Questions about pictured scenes
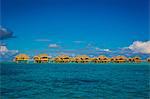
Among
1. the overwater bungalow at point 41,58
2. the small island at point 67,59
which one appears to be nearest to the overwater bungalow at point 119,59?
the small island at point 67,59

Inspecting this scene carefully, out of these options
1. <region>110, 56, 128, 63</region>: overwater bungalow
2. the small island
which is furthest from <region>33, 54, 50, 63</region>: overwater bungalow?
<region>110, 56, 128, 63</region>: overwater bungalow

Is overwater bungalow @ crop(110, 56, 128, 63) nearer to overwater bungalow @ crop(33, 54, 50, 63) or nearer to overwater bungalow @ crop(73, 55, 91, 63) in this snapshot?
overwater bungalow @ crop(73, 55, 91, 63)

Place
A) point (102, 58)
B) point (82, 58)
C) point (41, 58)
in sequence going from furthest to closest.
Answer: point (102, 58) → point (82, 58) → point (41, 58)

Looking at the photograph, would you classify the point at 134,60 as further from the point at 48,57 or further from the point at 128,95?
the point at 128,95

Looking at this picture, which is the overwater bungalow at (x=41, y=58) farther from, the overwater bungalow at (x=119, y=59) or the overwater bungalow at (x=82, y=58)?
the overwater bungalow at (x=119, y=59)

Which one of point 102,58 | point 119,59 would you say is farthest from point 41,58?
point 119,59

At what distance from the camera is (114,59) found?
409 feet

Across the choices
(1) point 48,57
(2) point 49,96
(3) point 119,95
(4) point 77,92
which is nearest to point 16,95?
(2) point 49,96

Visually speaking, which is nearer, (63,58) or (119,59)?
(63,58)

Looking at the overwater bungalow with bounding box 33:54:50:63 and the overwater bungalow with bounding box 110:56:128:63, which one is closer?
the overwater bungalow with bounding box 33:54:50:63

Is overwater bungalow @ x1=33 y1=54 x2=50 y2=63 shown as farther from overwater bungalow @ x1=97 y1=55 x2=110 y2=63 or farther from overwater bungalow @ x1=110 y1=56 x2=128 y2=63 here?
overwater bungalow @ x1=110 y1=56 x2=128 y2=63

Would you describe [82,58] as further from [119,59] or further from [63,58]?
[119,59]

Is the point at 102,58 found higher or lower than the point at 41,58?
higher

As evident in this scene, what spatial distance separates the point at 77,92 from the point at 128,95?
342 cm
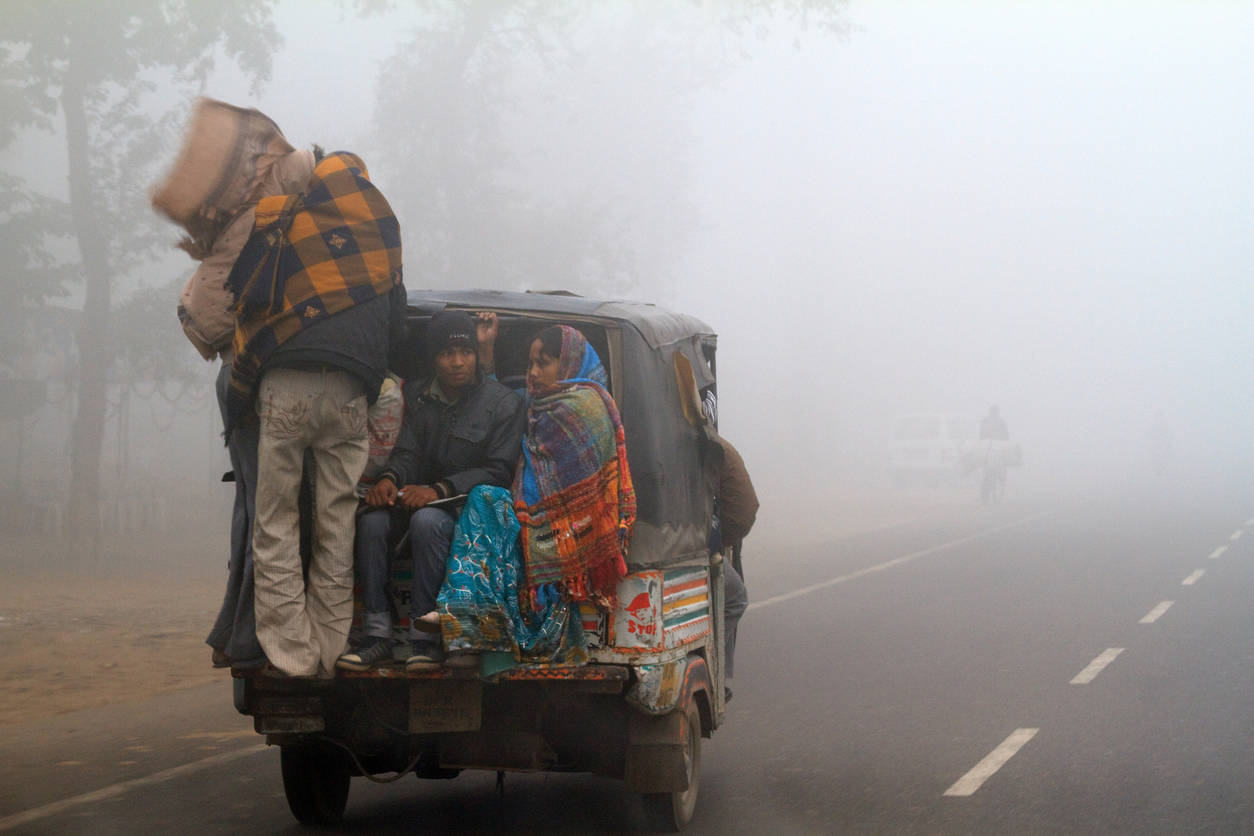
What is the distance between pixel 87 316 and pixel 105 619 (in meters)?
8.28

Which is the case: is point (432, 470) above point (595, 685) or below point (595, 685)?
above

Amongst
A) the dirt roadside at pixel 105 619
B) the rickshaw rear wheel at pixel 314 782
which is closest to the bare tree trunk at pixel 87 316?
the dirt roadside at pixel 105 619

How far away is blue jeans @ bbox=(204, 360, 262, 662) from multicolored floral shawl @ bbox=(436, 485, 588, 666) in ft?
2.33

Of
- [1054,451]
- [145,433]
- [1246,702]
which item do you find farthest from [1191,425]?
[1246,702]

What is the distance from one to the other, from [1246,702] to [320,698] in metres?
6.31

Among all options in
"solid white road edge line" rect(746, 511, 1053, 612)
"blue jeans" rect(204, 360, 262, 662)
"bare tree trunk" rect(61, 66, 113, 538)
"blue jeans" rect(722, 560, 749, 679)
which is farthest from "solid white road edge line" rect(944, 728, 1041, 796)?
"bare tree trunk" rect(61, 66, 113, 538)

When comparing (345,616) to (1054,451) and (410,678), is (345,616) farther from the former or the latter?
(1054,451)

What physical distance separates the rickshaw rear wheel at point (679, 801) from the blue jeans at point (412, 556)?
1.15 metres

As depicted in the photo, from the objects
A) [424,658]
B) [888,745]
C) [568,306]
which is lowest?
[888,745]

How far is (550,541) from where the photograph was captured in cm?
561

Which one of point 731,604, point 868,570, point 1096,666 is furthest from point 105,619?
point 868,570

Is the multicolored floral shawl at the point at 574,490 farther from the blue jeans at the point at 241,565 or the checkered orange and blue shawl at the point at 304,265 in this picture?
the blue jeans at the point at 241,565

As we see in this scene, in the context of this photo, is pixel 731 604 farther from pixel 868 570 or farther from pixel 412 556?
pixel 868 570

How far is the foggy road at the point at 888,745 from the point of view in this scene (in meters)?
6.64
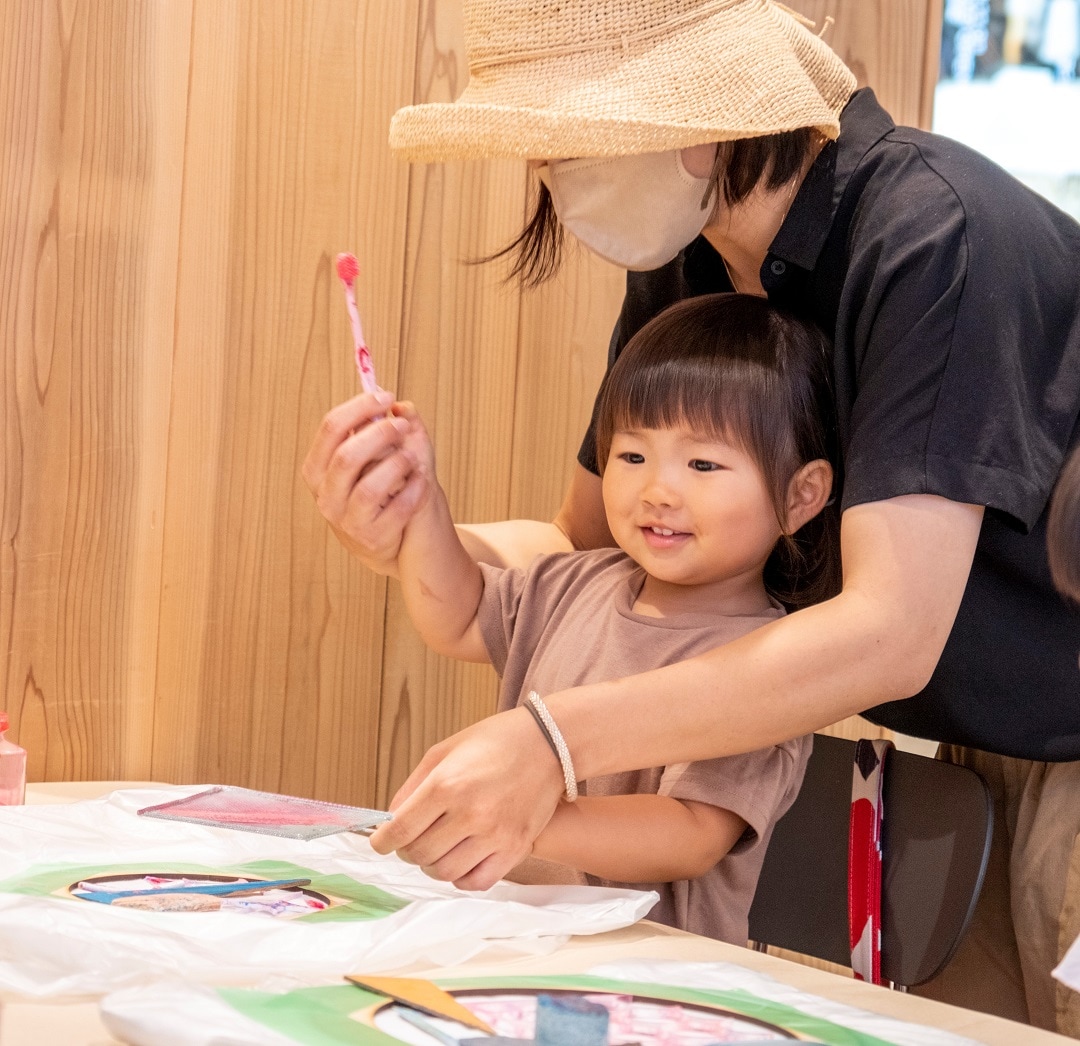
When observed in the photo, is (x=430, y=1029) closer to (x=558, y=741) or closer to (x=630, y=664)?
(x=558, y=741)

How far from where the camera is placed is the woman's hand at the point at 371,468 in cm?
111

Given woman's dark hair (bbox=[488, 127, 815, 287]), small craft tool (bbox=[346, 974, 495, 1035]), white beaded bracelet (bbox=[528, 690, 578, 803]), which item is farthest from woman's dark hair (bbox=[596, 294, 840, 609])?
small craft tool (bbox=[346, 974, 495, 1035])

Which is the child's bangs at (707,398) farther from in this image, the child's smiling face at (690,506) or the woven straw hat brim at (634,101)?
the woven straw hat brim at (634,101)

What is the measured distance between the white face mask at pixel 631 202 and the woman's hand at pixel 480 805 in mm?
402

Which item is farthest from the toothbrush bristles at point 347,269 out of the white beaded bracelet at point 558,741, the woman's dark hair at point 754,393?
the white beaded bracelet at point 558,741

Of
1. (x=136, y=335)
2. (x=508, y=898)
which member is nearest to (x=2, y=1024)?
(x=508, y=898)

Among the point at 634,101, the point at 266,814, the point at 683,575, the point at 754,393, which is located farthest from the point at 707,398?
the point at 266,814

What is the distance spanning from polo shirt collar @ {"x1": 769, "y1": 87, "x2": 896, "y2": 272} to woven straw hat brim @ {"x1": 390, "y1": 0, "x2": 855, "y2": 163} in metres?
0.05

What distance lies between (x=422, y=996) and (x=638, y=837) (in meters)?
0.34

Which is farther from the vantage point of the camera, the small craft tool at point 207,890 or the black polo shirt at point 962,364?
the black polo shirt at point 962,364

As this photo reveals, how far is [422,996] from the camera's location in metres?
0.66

==

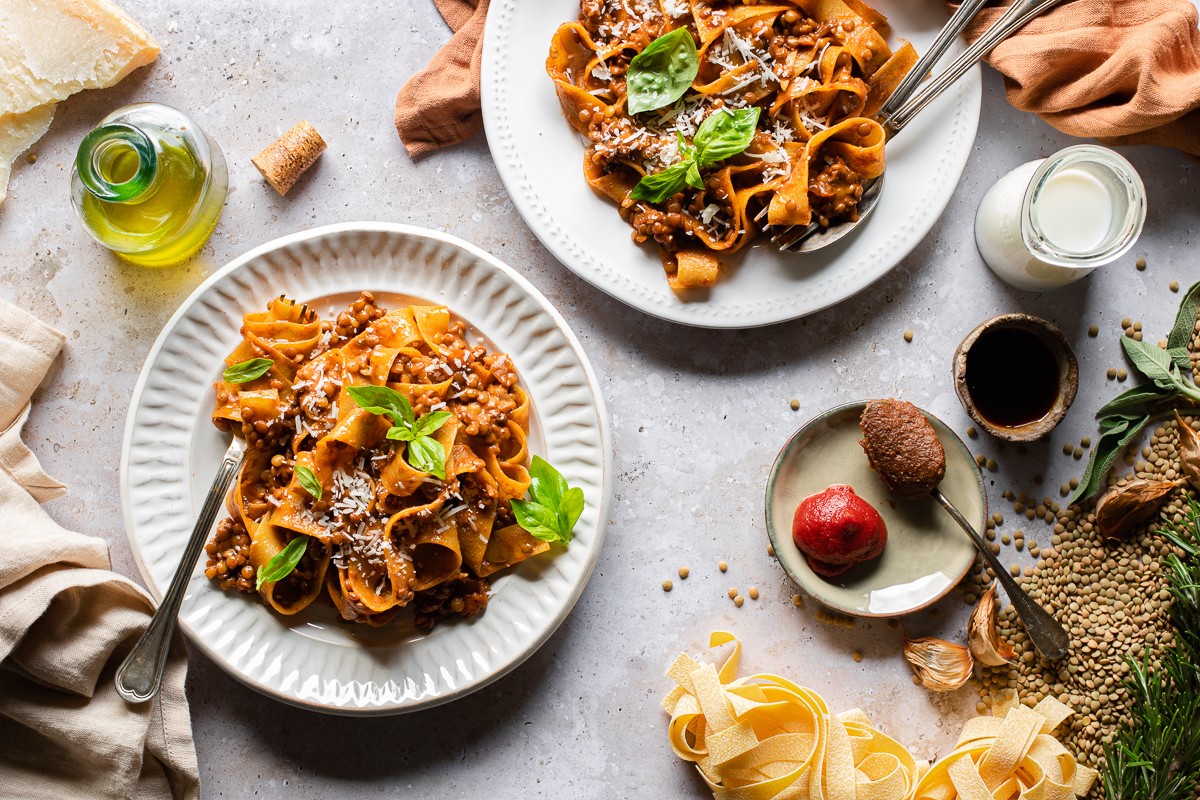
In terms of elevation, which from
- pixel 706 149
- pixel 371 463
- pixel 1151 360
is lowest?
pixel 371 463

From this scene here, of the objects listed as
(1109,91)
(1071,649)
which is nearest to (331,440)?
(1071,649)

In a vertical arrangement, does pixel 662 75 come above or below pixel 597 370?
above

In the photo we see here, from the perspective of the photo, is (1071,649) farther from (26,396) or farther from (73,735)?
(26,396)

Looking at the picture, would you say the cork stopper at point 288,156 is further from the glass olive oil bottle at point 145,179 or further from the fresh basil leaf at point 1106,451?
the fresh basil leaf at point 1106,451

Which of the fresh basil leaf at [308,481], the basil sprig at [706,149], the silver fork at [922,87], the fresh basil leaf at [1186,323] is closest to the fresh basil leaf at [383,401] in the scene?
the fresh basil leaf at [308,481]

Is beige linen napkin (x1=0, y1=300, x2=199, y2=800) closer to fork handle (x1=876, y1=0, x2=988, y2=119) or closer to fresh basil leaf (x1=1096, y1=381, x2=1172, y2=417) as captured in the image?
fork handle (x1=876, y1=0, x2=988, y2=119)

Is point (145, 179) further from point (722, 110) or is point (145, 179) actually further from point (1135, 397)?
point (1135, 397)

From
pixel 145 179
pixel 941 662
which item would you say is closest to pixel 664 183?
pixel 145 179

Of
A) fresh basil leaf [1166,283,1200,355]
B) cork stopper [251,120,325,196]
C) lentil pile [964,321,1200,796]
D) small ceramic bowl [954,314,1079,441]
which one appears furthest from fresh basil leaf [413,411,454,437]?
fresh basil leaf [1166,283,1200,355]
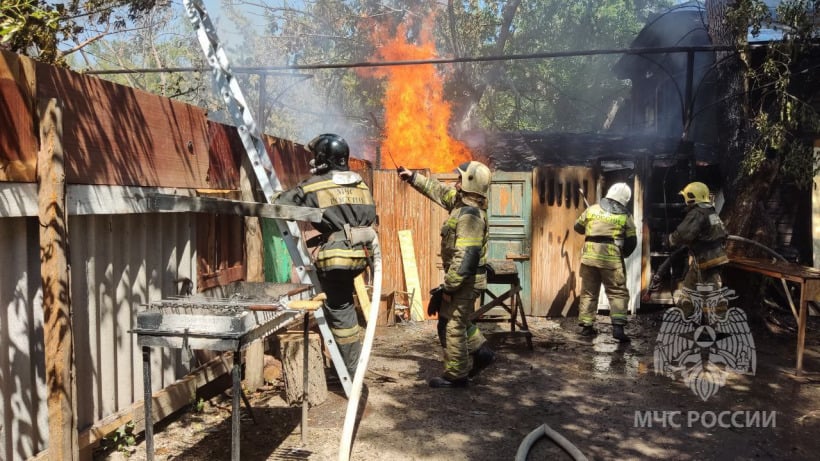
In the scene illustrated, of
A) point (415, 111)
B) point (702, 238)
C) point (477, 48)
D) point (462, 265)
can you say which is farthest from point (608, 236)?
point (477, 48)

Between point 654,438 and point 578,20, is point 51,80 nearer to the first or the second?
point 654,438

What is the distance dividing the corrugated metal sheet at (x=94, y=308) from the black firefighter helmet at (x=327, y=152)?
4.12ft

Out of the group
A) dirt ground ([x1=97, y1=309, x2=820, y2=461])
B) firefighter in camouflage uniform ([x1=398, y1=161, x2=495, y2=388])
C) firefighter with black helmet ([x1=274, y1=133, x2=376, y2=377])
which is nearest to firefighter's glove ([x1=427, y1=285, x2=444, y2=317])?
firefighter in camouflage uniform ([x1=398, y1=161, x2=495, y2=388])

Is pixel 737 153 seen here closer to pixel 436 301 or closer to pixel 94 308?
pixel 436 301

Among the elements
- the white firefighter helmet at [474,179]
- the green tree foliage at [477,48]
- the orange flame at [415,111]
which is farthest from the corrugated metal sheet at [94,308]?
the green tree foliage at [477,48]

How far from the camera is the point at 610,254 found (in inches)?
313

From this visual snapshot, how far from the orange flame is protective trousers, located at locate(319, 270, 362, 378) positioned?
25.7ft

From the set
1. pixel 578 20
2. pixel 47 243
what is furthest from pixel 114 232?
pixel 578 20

WHAT TO PRODUCE
Report how many lines of the data above contain the word "woman". Reply with the number alone.

RESULT
4